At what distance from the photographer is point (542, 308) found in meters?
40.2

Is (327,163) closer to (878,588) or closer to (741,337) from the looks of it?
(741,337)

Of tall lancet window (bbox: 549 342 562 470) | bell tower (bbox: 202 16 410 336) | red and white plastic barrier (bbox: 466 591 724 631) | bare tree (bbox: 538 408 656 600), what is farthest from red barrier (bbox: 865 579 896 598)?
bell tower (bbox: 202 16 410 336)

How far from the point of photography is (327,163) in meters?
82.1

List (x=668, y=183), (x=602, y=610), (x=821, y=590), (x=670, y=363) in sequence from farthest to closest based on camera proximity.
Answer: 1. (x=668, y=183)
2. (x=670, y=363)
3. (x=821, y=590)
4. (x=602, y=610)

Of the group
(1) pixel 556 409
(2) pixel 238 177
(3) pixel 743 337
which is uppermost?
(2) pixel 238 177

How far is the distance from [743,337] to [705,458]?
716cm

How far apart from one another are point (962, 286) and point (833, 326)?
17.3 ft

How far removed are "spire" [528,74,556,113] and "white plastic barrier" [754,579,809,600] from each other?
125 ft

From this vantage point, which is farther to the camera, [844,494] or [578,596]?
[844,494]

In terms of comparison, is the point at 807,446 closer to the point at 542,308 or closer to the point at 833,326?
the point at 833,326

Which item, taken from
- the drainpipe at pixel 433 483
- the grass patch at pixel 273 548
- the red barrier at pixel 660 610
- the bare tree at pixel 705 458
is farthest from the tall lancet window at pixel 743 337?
━━━━
• WORK TO COMPLETE
Reproduce every one of the records above word for word, with no alterations.

• RESPONSE TO THE EXERCISE
At what distance from the photographer is point (542, 308) found in meters?
40.2

Is (327,163) closer to (878,588) or closer to (741,337) from the looks of it?
(741,337)

Of tall lancet window (bbox: 549 342 562 470) | bell tower (bbox: 202 16 410 336) | red and white plastic barrier (bbox: 466 591 724 631) | bare tree (bbox: 538 408 656 600), what is farthest from red barrier (bbox: 865 579 896 598)?
bell tower (bbox: 202 16 410 336)

How far from the point of photography is (327,163) in meters?
82.1

List (x=668, y=183), (x=602, y=610), (x=821, y=590), (x=670, y=363) in sequence from farthest to closest based on camera proximity.
Answer: 1. (x=668, y=183)
2. (x=670, y=363)
3. (x=821, y=590)
4. (x=602, y=610)

Of the group
(1) pixel 556 409
(2) pixel 238 177
(3) pixel 743 337
which is uppermost?
(2) pixel 238 177

How far is the distance from [743,337] to [705,458]?
716cm

How far apart from one another are point (962, 286) and point (833, 326)?
17.3 ft

How far removed are "spire" [528,74,556,113] and "white plastic barrier" [754,579,809,600] from each other?
125 ft

From this vantage point, which is farther to the camera, [844,494] or [578,596]?
[844,494]

In terms of comparison, is the point at 807,446 closer to the point at 542,308 or closer to the point at 833,326?
the point at 833,326

Which item, taken from
- the drainpipe at pixel 433 483
- the grass patch at pixel 273 548
- the red barrier at pixel 660 610
- the bare tree at pixel 705 458
is farthest from the tall lancet window at pixel 743 337?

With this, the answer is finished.